Arbeitsaufträge:
(A) Schreiben Sie aus dem Lesetext die Passage, die mit „Das dänische Bildungsministerium“ beginnt und bis einschließlich „umgesetzt werden sollen.“ reicht, Wort für Wort ab.
(B) Wie viele Empfehlungen sollen laut Lesetext ab sofort an dänischen Schulen umgesetzt werden?

───── Lesetext ─────

Die Wellen der schwedischen Kehrtwende schlugen bis nach Dänemark. Bislang galt das Nachbarland als europäischer Vorreiter in Sachen Schuldigitalisierung. Doch selbst Schüler:innen beklagen dort inzwischen, in der Schule nicht genügend über den Umgang mit neuen Technologien unterrichtet zu werden: „Das dänische Bildungssystem versagt noch immer darin, uns auf die digitale Welt vorzubereiten“, erklärt Asger Kjær Sørensen auf Anfrage auf Englisch. Sørensen ist der Vorsitzende der Danske Gymnasieelevers Sammenslutning – der Vereinigung von Schüler:innen der höheren Oberschulen (vergleichbar mit deutschen Oberstufen) in Dänemark.

Und auch Dänemarks Bildungsminister Tesfaye schlägt inzwischen reumütige Töne an: Er entschuldigte sich, die Schüler:innen zu „Versuchskaninchen in einem digitalen Experiment“ gemacht zu haben.

Sørensen wird hier konkreter: „Aktuell würde ich sagen, dienen wir in einer anderen Hinsicht als Versuchskaninchen: Denn wir verlassen das Schulsystem ohne die nötigen Kompetenzen zu besitzen“, so der Schüler, „um durch die digitalisierte Welt zu navigieren und ohne ein Verständnis für die Technologien entwickelt zu haben, die entscheidend für die Reste unserer Leben und Karrieren sein werden.“. Die neuen Geräte seien an Schulen eingeführt worden, ohne darüber zu reflektieren, wie sie genutzt werden sollten und wie sie sich auf das Lernen auswirken. Eine bessere Schuldigitalisierung würde bedeuten, die bestehenden Technologien auf eine Weise in den Unterricht einzubeziehen, die die Schüler:innen dazu anregt, sich kritisch und konstruktiv mit ihnen auseinanderzusetzen, meint Asger Sørensen.

Das dänische Bildungsministerium will nun ein Gleichgewicht zwischen analogem und digitalem Unterricht herstellen, wie es in einer Pressemittelung des dänischen Bildungsministeriums heißt. Bildschirme sollen in Klassenzimmern nur noch dann eingesetzt werden, wenn es pädagogisch und didaktisch sinnvoll ist. So lautet eine von zwölf Empfehlungen, die ab sofort an dänischen Schulen umgesetzt werden sollen.

Droht „Digitale Demenz“?

Auch in Deutschland wird die Debatte um die Schuldigitaliserung derzeit wieder intensiver geführt – auch unter dem Eindruck der Maßnahmen der Corona-Jahre, die nun rückblickend bewertet werden sollen. Über Monate waren damals die Schulen geschlossen und etliche Kinder wurden vorwiegend mit digitalen Mitteln unterrichtet. Seitdem haben die Kompetenzen der Schüler:innen abgenommen – auch wenn Bildungsforschende dies nur zum Teil auf die damaligen Maßnahmen zurückführen.

───── Bereitgestellte Daten ─────

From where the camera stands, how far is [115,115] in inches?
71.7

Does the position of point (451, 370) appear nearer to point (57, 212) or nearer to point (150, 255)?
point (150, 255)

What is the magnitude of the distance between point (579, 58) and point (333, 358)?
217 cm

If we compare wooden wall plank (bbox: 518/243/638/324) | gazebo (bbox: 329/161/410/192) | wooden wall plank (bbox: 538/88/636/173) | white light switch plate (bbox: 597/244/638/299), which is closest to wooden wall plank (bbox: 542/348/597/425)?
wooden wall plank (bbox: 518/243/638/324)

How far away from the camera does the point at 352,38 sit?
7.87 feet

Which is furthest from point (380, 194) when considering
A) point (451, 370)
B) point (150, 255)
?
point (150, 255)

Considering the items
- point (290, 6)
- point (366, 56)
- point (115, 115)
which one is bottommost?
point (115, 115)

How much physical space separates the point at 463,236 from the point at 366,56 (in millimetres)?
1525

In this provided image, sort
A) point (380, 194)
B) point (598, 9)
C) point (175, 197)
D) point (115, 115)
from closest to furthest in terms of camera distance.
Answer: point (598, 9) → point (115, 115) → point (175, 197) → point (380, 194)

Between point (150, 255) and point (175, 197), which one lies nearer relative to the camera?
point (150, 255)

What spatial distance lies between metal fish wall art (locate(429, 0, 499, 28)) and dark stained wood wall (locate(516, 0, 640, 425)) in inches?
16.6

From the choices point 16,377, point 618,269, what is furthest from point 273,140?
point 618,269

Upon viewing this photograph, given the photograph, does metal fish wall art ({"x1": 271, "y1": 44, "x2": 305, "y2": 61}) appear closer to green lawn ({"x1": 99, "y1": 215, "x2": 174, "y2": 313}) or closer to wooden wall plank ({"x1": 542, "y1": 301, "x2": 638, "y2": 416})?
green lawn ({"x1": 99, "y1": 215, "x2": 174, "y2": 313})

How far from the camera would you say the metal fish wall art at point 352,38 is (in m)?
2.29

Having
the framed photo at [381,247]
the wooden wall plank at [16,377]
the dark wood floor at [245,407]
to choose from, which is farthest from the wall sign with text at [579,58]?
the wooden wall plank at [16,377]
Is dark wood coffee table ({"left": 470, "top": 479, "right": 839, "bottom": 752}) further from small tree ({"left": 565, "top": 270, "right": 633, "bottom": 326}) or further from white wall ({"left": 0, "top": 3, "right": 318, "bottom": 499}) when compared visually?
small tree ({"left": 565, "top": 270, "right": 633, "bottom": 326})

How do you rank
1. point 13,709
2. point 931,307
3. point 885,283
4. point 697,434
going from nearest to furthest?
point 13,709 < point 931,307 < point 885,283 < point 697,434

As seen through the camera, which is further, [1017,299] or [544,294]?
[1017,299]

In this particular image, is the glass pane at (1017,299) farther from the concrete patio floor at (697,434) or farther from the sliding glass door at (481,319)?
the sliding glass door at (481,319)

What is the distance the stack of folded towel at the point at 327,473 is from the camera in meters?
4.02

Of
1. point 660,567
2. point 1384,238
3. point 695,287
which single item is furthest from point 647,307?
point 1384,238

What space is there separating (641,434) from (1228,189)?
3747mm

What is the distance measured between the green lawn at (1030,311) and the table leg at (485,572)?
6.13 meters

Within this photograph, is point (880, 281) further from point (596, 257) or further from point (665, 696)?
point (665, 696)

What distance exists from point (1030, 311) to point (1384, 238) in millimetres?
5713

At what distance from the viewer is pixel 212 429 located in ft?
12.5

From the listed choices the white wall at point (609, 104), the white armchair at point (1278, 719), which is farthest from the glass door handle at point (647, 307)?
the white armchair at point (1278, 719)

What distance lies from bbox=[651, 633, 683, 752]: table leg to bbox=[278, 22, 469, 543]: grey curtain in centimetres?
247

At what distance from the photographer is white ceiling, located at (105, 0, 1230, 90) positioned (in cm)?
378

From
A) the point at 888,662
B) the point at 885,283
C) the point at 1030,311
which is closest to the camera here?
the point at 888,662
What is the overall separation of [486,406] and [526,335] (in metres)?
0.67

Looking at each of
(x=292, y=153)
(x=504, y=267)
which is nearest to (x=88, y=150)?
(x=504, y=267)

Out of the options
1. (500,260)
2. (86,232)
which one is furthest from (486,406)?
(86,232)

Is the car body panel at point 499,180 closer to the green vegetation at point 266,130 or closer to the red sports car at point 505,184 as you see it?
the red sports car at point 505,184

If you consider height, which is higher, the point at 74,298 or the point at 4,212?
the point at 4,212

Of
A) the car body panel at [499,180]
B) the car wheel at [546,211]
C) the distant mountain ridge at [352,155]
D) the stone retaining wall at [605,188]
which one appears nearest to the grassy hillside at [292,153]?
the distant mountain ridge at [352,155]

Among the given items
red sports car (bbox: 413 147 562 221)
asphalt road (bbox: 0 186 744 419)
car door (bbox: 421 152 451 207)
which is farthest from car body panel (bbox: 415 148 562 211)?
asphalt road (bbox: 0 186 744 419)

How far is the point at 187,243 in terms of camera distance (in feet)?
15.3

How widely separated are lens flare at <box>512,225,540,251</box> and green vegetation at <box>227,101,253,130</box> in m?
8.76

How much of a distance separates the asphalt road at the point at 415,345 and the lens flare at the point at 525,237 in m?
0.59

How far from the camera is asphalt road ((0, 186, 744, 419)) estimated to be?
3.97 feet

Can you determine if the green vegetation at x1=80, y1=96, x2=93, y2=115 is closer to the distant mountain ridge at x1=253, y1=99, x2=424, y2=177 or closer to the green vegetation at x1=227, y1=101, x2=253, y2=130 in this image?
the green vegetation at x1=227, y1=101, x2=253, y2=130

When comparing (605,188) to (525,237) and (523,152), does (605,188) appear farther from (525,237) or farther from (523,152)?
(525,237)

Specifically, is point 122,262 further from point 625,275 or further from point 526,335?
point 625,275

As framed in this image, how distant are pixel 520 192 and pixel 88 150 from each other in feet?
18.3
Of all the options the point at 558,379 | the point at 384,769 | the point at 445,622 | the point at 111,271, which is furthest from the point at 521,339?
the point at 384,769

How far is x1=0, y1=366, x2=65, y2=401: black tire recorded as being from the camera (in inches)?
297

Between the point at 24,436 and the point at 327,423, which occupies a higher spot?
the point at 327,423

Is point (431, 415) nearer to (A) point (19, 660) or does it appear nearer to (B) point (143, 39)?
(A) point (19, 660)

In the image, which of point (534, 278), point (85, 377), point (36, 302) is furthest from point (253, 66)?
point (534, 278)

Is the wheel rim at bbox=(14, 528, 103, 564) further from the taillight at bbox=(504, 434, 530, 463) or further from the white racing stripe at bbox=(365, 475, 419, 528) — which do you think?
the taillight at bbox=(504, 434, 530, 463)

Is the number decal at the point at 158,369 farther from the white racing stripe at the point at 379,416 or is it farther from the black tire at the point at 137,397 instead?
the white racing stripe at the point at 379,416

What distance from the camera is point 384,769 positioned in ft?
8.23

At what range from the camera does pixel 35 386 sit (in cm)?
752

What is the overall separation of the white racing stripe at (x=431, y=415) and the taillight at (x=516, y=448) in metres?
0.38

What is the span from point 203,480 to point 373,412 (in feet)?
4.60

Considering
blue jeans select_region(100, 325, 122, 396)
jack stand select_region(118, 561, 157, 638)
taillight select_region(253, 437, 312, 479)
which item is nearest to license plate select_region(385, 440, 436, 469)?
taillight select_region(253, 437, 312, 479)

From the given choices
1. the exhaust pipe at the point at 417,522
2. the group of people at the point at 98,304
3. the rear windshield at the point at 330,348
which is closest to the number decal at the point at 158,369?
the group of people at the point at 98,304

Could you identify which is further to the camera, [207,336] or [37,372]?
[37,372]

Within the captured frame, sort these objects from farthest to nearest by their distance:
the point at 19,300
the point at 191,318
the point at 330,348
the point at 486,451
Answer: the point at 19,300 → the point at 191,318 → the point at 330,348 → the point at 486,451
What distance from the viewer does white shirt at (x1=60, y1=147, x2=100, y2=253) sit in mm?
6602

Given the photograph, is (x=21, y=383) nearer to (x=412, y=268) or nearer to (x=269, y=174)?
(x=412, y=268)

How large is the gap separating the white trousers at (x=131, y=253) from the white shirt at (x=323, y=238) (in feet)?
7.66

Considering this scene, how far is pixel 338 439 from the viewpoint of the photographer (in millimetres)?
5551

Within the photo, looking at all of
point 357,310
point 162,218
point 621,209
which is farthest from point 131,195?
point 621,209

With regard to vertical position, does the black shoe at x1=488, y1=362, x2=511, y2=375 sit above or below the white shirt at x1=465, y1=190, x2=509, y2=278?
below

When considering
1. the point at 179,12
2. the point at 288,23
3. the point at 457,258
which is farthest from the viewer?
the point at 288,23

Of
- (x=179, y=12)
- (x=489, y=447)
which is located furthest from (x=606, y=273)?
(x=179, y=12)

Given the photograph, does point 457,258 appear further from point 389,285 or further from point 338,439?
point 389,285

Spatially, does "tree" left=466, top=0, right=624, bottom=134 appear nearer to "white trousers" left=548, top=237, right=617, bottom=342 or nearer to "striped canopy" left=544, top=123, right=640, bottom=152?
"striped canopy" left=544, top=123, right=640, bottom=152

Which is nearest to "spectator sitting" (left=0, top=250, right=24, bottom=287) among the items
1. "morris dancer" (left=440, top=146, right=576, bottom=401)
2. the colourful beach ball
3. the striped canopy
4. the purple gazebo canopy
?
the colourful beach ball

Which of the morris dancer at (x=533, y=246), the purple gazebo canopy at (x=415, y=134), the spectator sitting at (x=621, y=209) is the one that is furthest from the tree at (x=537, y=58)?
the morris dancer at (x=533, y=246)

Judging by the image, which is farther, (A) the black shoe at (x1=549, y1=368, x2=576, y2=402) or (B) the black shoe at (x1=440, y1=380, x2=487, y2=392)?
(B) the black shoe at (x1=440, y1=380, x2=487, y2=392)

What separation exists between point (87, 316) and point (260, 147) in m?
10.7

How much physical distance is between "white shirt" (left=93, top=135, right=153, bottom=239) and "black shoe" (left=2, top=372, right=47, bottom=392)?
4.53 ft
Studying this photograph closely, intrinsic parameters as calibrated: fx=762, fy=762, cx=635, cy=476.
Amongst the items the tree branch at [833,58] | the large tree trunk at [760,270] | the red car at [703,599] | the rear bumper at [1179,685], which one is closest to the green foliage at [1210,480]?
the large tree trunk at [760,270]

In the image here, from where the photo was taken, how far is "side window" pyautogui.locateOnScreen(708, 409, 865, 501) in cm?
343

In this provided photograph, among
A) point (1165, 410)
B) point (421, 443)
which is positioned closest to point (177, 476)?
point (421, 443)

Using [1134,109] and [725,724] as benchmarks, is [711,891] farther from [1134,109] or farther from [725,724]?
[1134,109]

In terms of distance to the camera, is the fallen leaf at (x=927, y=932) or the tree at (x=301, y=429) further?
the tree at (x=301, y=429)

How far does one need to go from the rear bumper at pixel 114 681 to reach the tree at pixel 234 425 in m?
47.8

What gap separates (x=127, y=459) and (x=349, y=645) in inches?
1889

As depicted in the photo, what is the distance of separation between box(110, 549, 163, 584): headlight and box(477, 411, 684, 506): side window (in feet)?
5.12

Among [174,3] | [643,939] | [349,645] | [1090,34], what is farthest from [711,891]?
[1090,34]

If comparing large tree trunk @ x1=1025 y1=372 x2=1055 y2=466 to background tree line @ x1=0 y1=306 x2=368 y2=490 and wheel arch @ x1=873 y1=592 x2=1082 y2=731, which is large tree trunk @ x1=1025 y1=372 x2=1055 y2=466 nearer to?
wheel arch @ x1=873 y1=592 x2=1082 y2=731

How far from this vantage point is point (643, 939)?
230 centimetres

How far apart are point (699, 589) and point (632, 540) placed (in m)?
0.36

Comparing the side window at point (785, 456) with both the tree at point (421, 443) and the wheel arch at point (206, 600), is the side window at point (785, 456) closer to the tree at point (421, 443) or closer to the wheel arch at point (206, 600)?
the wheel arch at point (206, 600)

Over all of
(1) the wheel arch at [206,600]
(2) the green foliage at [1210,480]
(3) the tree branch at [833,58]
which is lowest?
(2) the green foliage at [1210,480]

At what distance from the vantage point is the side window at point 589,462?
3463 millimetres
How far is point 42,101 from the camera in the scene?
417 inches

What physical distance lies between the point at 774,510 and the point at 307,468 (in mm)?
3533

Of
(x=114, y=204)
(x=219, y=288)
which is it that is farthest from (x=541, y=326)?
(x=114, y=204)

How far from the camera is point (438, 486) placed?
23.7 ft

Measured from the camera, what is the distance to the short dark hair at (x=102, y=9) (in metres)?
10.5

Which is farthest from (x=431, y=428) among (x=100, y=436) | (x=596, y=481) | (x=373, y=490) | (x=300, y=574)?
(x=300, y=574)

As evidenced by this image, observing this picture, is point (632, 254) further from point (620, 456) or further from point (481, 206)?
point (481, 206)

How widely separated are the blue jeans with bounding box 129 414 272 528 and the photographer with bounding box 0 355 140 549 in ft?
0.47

─────

Musterlösungen:
(A)
Das dänische Bildungsministerium will nun ein Gleichgewicht zwischen analogem und digitalem Unterricht herstellen, wie es in einer Pressemittelung des dänischen Bildungsministeriums heißt. Bildschirme sollen in Klassenzimmern nur noch dann eingesetzt werden, wenn es pädagogisch und didaktisch sinnvoll ist. So lautet eine von zwölf Empfehlungen, die ab sofort an dänischen Schulen umgesetzt werden sollen.

(B) Zwölf Empfehlungen.